Mental and motivational states are part of the study of human presence, which adds controversy to complexity, since the methods or measurement metrics for presence are not established and the validity of predicting effects is scant if reliable or longitudinal data does not exist.
A better understanding of human cognitive, and affective capacities will very likely lead to new applications/products/services, spanning a whole range of potential industries. There are a number of application areas where a good sense of presence is needed, and in the near future xReality plus broadband access and connectivity will be exploited for successful substitution to actually being there yourself. Representative examples could include specific areas (tele-operation, assembly, maintenance and repairing, new working environments, etc.), biomedicine and neurosciences (assistive surgical operations, neurological rehabilitation, human perceptual augmentation), education & training, surveillance, real time interactive gaming and entertainment, archiving, new communication standards, etc).
The AmI applications are the ones that may benefit more from the presence research since more trust tends to be placed in things that can be recognizably influenced. As Anton Andrews suggests:
“As tailored services and solutions become the norm, people will also demand flexibility in the amount of control and personal information that they hand-over in return for the convenience gained” (Empowering Participation, in The Vision Book p 21, forthcoming).
Today, most AR/VR/MR applications are mainly dedicated to simulated visual phenomena. In the future, x-reality applications will appeal to multisensory modalities and simulate more natural phenomena, following a user-centered and user-in-the-loop approach. The user will have full access to various services from the augmented Presence environment. The services will be delivering results in real-time and the environment will seem fully interactive and reactive, enabling those users who are computer-literate to perceive and (inter)act with applications and services to gain new experiences and better results.
Presence research is still in its infancy. The research challenge is to design develop and test systems that match human cognitive and affective capacities and re-create the different experiences of presence and interaction in mixed reality environments. Research should focus on :
- Understanding different forms of presence, encompassing aspects of perception, cognition, interaction, emotions and affect. Techniques for measuring presence need to be developed taking into account insights from physio- neuro- cognitive and social sciences.

◆ **EXTRACTED ENTRIES**
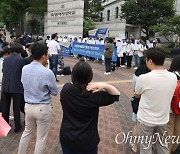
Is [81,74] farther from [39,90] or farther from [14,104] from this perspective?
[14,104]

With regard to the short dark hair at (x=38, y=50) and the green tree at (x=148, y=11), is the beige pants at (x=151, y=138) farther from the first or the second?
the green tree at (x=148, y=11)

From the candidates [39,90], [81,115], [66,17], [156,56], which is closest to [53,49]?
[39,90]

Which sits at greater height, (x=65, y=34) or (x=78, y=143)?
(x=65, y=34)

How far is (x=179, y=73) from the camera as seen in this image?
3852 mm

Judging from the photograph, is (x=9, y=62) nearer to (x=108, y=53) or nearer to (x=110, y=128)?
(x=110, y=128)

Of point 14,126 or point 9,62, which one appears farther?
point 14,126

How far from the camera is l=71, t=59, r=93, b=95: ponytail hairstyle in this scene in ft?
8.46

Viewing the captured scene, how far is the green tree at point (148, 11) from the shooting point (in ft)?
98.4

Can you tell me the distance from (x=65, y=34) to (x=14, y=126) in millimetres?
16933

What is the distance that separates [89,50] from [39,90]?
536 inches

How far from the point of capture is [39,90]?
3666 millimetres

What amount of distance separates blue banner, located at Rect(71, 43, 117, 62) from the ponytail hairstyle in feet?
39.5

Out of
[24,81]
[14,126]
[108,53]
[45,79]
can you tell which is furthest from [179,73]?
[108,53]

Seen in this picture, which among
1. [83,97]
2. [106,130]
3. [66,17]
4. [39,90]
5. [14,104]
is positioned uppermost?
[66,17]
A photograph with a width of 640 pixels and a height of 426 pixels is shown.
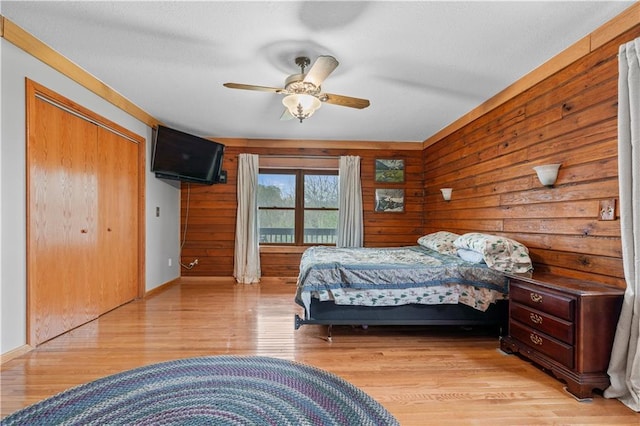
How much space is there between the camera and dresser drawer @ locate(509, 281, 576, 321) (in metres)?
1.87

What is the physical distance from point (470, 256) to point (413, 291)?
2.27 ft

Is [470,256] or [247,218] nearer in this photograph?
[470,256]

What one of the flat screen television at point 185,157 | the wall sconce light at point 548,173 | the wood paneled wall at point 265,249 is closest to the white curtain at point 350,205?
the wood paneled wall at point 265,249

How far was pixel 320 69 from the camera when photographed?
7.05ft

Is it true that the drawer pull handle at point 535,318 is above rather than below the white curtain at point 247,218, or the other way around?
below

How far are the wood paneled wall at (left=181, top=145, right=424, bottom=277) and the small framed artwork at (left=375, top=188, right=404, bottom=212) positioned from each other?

...

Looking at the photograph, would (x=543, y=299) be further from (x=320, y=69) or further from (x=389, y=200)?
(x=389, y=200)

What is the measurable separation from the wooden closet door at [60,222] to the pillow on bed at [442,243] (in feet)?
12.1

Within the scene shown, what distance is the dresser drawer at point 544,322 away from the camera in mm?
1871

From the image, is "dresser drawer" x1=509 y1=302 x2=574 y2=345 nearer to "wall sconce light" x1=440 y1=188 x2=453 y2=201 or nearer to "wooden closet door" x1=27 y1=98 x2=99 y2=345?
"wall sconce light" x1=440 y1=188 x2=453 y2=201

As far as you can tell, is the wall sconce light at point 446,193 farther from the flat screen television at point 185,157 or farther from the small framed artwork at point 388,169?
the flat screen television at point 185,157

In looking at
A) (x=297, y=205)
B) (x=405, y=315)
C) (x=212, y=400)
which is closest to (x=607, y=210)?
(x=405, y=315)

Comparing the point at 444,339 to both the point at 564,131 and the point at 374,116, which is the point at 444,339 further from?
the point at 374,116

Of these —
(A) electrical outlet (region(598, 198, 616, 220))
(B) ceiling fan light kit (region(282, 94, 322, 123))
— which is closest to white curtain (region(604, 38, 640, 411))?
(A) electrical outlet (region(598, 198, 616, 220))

◆ **EXPLORE THE MATERIAL**
A – In the passage on presence research, which kind of phenomena are most AR/VR/MR applications mainly dedicated to simulating today?
B – Rewrite the paragraph of the passage on presence research beginning "Today, most AR/VR/MR applications" as a short list that keeps its main facts.

◆ **EXERCISE SOLUTIONS**
A – Simulated visual phenomena.

B –
- Most AR/VR/MR applications today are mainly dedicated to simulated visual phenomena.
- Future x-reality applications will appeal to multisensory modalities and simulate more natural phenomena through a user-centered, user-in-the-loop approach.
- Users will have full access to various services from the augmented Presence environment.
- These services will deliver results in real time, and the environment will seem fully interactive and reactive.
- Computer-literate users will be able to perceive and (inter)act with applications and services to gain new experiences and better results.